Earlier this month, Elliott disclosed that it holds more than $1
billion worth of shares in three key affiliates of Hyundai Motor
Group and called for a "more detailed roadmap" as to how the
group will improve corporate governance, optimize balance sheets
and enhance capital returns.
The three affiliates are Hyundai Mobis <012330.KS>, Hyundai
Motor Co <005380.KS> and Kia Motors <000270.KS>.
The giant autos-to-steel group last month announced a plan to
streamline its ownership structure, responding to calls from the
government and investors for greater transparency and better
governance at family-controlled conglomerates, or chaebols.
"Elliott is encouraged that the Group has acknowledged the need
for an improved ownership structure.
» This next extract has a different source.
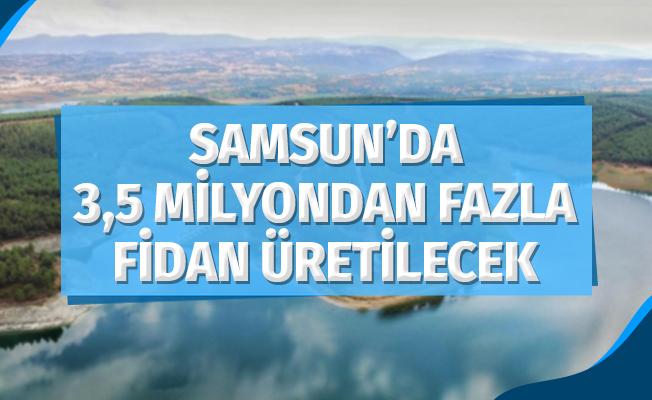 Samsun'da 3.5 Milyondan Fazla Fidan Üretilecek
However, the unwinding of
the current circular shareholding by itself...lacks clear
benefits to minority shareholders," Elliott said in a statement.
Other steps it proposed included cancelling treasury shares and
adding more independent board members.
A Hyundai Motor Co spokeswoman did not have an immediate
comment.
It is Elliott's latest challenge to South Korea's family-run
conglomerates after it forced Samsung Electronics Co Ltd
<005930.KS> to increase shareholder returns in 2017, and comes
amid a government campaign to boost investors' power in a
country where shareholder activism is rare.